These two weeks have been tiring, from Nomination Day to the eve of Election Day. I have not attended a single rally. But I have spent much time watching the recorded videos on YouTube, reading publications from both the mainstream and the alternative sources. I feel as though my politico-meter has shot up from zero to red hot in merely days. Almost every day, I would wake up at least once in the middle of my sleep thinking about how I shall cast my vote, with vivid dreams still pulsating refused to fade.
Voting can be emotional. It is because deep inside, there is this love for our country and our people. During this election period, rifts can be seen from the discussions revolving around citizens and the foreigners, the born-and-bred Singaporeans and the new citizens, and among those who vote for status quo and those who vote for change. Rifts that I hope will be mended after tomorrow. As an immigrant who has been a Singaporean since 1998, where do I stand? I love this country and the people, hence the decision to settle down and contribute. To assume that I would vote for the ruling party blindly – as all new citizens would do – may not be a valid claim as raised by the alternative voices. Why? I was brought up in Hong Kong where districts are drawn with defined boundary, whereby votes were cast onto an individual. Here in Singapore, the boundary of the constituencies is redrawn by the government in every election. Many constituencies are represented in groups and instead of picking who are best to represent us, we have to pick the team as one package. From where I come from, freedom of speech is valued. Here, there are guidelines to follow. Including what the political parties can and cannot do on Cool-off Day (today). When I compare what I read from the mainstream media, versus what I read from the alternative sources, I have started to doubt what I have been reading all these years. To sum them up, as a voter who has not decided on which party to vote for, I am not blinded by the picture I have originally fallen in love with. It is clear that the barrier for alternative parties to enter into Singapore political scene is unfairly high. To that extend, my kudos to the alternative parties that stand up and challenge the status quo. You have my deepest respect.

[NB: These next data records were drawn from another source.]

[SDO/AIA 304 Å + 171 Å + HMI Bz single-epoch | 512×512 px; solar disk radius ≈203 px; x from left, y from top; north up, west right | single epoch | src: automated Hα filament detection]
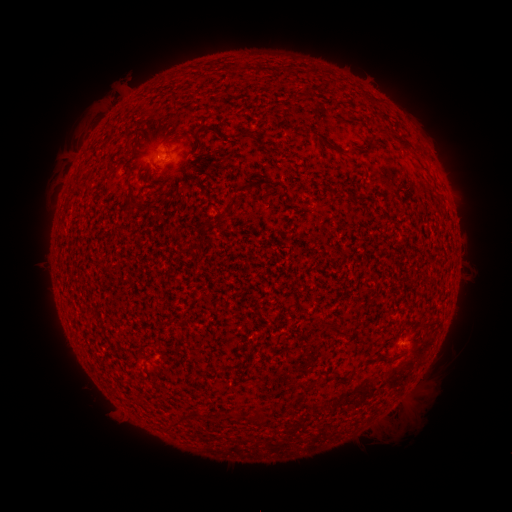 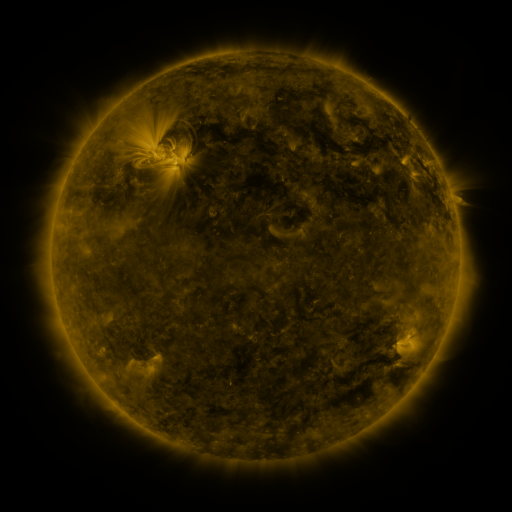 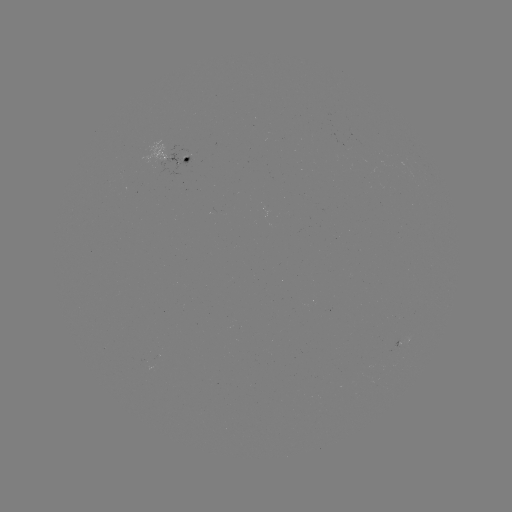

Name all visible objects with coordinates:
filament: (233, 131, 249, 141)
filament: (315, 132, 341, 154)
filament: (392, 135, 414, 152)
filament: (214, 190, 239, 227)
filament: (178, 197, 188, 205)
filament: (326, 320, 339, 335)
filament: (170, 417, 180, 426)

Singapore as a whole is not doing badly, objectively speaking. We have come back up from a technical recession fairly quickly. We have good growth this year, despite the global financial challenge. Most importantly, our country is strong and our diplomatic relationship with the rest of the world seems good. Better than those days when we have to constantly worry about the water issue, and to deal with criticisms from our neighboring countries. Singapore is indeed more vibrant in the past five years; and the landscape has improved. Our country draws envy from the foreigners; some eventually wish to settle down and contribute. Foreigners like I once was. I do not have a lot of complain about the government but a few. I feel that the growth of our population has outpaced the expansion of our infrastructure. That is bad planning. I do not have much confident on our national security, despite the heavy budget we have put aside for defense. Cost of living has outpaced the wage increment, which increasingly makes me worry about my retirement. And I still feel that we should have kept GST low. The members of parliament should be more visible on the ground rather than once in five years (in my case, I have not seen any MP in my life before, except during the media events). There should also be more, much more credible alternative voices in our parliament rather than one that is dominated by one single party – a system that I doubt would be sustainable in a long run.
When I watched some of the speeches made by the alternative parties, I am surprised by the talents we have. Some moved me to tears. These are just words, you may say. I beg to differ. To be able to speak with such sincerity and conviction requires the individual to have true passion and the experience of being on the ground engaging ordinary people. Without such, the speech would feel like a scripted speech, watching the person making that speech would feel like watching a parrot talks. And you can tell who have been walking the ground, who have not. Some of these speeches touch my heart. If we have a system whereby voters can pick-and-mix candidates from different parties, I would want to see some of these talents from the alternative parties to be voted into the parliament. As of now, we can only pray for some miracles to see some of these faces in our parliament.
Come this May 8, we may wake up to a government with no representatives from the alternative parties. I highly doubt if there would be a political tsunami, like some may have speculated. There may be more alternative voices getting voted into the parliament. But anything less than a critical mass would merely be a status quo. We would be politically dormant for five years and the awakening process would kick in again, for two weeks. Unfortunate for me, I am not from a constituency that makes headline. The contest is less than lukewarm. I do not think how I vote would matter to the final picture. The previous ruling party for my constituency will continue to rule. Hence, it is easy for me to say that I am ready to vote wisely, and bravely. But I am not going to say just that. I am ready to vote with my clear conscience.